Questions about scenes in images
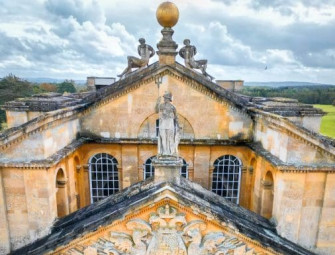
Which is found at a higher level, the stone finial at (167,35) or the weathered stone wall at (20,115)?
the stone finial at (167,35)

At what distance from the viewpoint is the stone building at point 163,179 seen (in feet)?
33.9

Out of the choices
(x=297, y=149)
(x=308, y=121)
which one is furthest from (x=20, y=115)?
(x=308, y=121)

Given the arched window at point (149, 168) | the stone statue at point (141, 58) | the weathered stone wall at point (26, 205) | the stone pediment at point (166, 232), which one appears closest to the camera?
the stone pediment at point (166, 232)

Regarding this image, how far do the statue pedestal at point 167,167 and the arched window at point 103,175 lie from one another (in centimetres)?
709

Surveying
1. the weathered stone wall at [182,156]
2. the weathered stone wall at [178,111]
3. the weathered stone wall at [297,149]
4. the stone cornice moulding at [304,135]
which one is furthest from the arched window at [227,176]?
the stone cornice moulding at [304,135]

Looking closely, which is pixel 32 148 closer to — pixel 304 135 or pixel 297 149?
pixel 297 149

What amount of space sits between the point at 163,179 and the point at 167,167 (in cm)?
57

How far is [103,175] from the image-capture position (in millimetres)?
17516

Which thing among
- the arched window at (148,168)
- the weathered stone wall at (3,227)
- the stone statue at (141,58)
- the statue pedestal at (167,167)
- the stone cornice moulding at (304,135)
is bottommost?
the weathered stone wall at (3,227)

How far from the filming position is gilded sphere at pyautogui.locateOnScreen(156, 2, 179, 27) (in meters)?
14.8

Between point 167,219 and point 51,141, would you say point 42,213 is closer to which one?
point 51,141

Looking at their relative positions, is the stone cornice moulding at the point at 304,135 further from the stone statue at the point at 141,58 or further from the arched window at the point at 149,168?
the stone statue at the point at 141,58

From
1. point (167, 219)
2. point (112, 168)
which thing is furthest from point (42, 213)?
point (167, 219)

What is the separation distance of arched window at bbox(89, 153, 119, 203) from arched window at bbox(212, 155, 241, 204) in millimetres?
6398
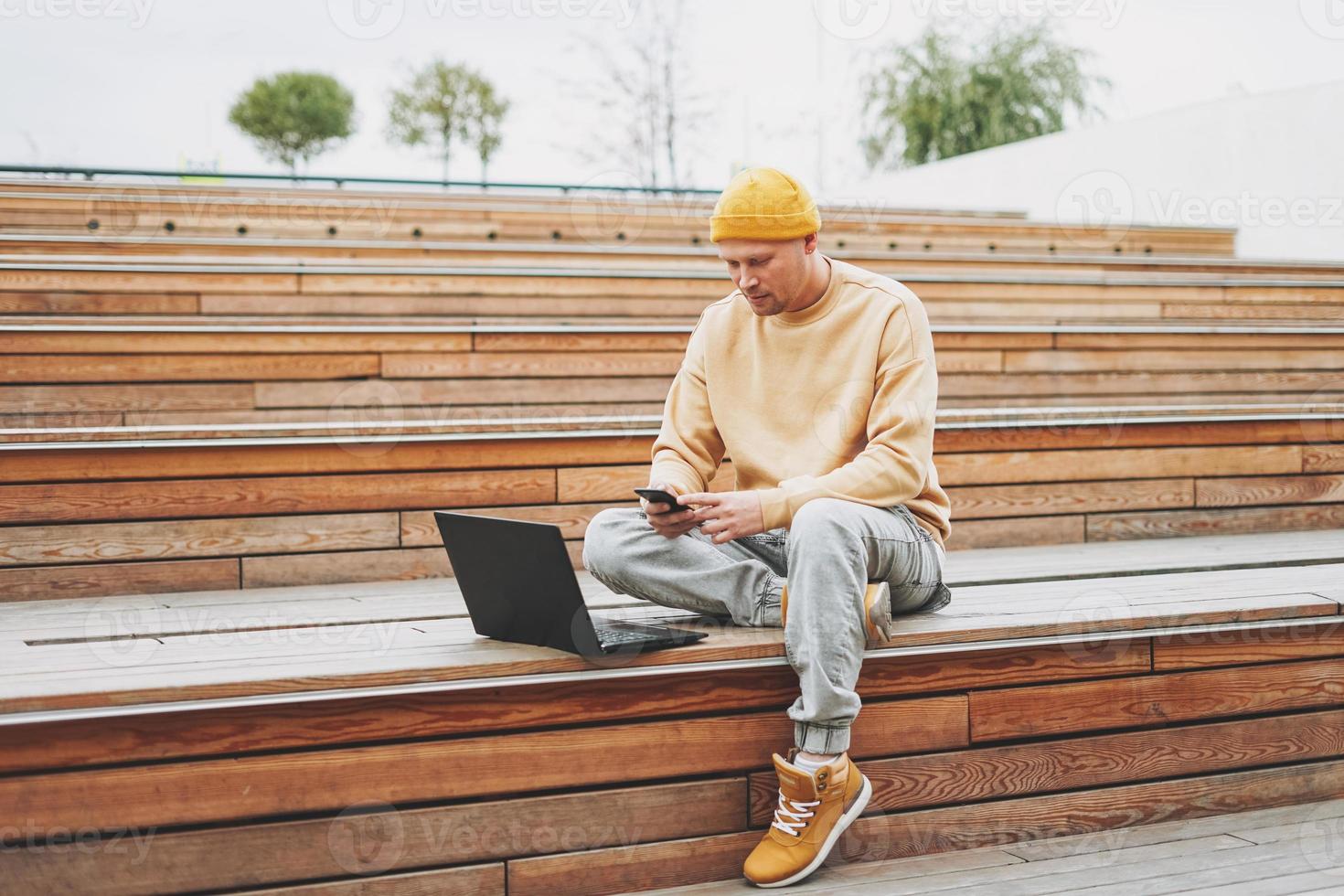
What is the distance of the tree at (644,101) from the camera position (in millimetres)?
7812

Written task: Can you rescale the records starting at the line that contains "What is the separation" and ending at the last record, repeating every line with its request and multiplying each distance in the answers by 1.3, rounded to a whole number with halves going up? Leave the pictures out of your answer.

Exercise output:
What is the separation distance of arched window at bbox(89, 153, 119, 203) from arched window at bbox(212, 155, 241, 204) in millimetres?
8317
What is the distance of the tree at (644,101) from the camera position (in millimetres)?
10156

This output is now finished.